Pop quiz: Are you good at math? Are your kids?
The only problem is most of people just don't know it. But I know someone who can explain why you're actually good at math.
Big name, big concept
Stanford University's Jo Boaler is a rock star in the math world. When she came to talk to our math teachers in August, you would have thought Bruce Springsteen had just landed at one of our schools. There were whispers of “There she is!” and school teachers lined up to get selfies with the mathematician.
And now she's coming to talk to our families. Boaler has a lot to say about learning math and you won't want to miss it.
Contrary to popular belief, there is a massive body of research that indicates math is not about memorization or learning lots of rules. There is no such thing as “math people” or “nonmath people.”
A growth mindset
You probably won't calculate a rocket launch tomorrow, but if you spend a Saturday afternoon at a county fair trying to throw a pingpong ball into a small, faraway bucket, you're doing the same thing. Turning that throw into an equation is just the next step.
Now, imagine you've picked up that pingpong ball for the first time. You throw. You miss. Do you give up if you know you have four more tries to get the prize?
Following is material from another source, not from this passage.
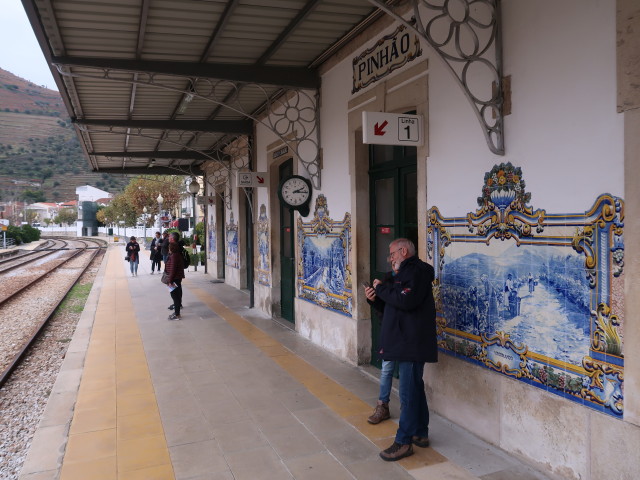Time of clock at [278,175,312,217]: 2:15
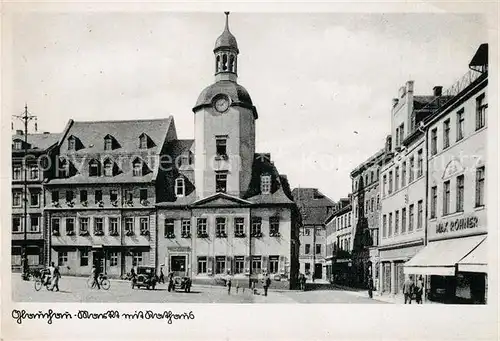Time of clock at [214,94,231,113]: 9:07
Most likely you'd adjust your throw on the next try.
This is what call Boaler and other education experts will tell you is a “growth mindset.” It's a fancy way to describe that students (and their teachers and parents) need to understand that intelligence is developed — it's not something you simply have or don't have. If kids focus on how they are improving instead of worrying about how smart they are, they work harder to learn more.
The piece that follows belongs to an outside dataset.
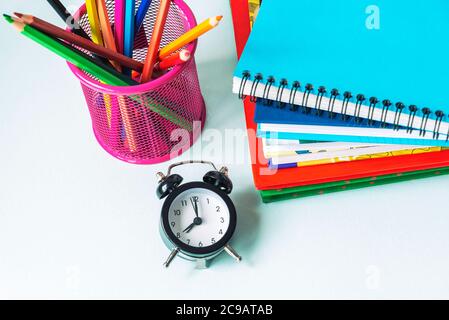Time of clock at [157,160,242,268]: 8:00
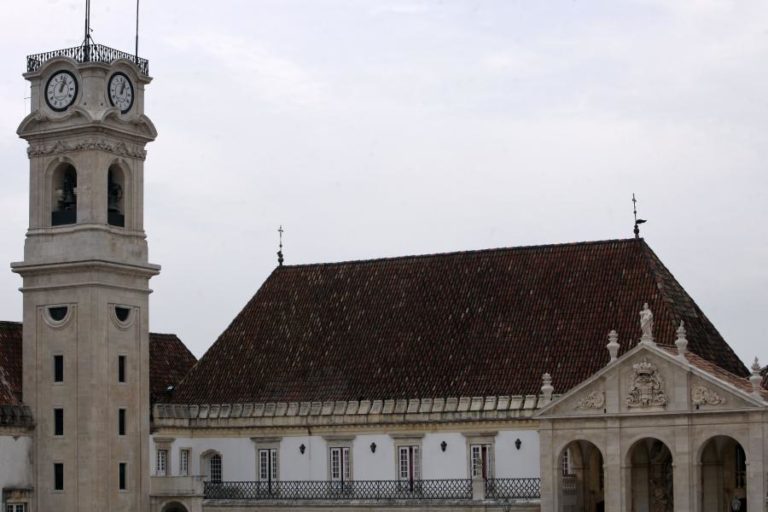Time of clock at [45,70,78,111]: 1:02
Why this matters right now
Bringing a rock-star education professor to our schools this week is not a coincidence. Boaler's research follows the principles of our new core curriculum, which aligns with the Common Core State Standards.
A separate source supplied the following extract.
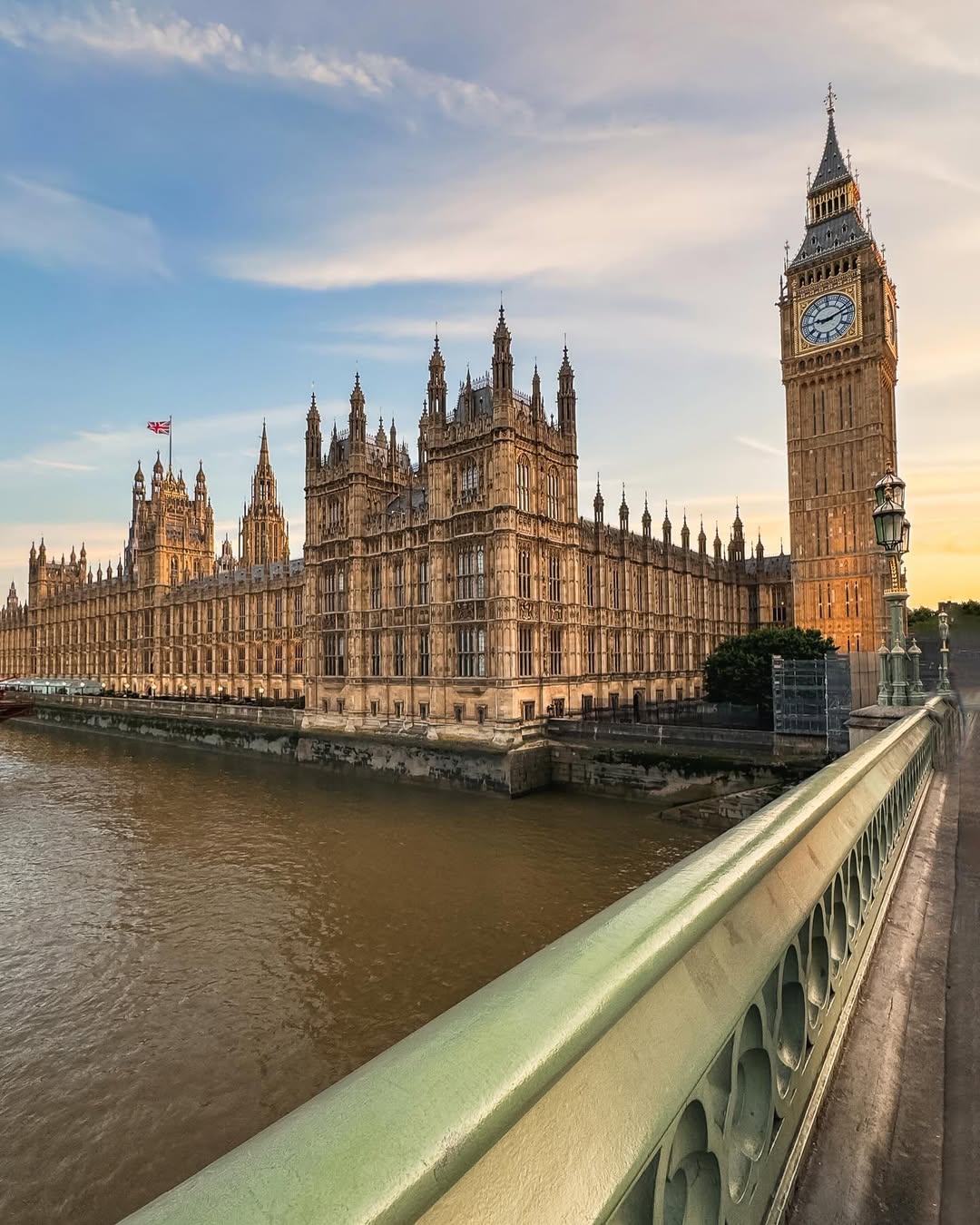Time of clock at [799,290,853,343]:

What this means is, we will be giving students more time to dive into math concepts so they really understand them. Instead of asking kids to rush for the right answer, we will be asking them to make sense of the concept. We will be helping them connect important mathematical concepts from problem to problem and course to course so that math doesn't feel like a bunch of isolated rules. We will ask them to keep trying when they tackle open-ended problems.
Let them think about it together!
And we will let students do this together in groups instead of in isolation. While sometimes working alone is called for, classrooms where students collaborate on open-ended math tasks are good for every student.
Richard A. Carranza is the superintendent of the San Francisco Unified School District.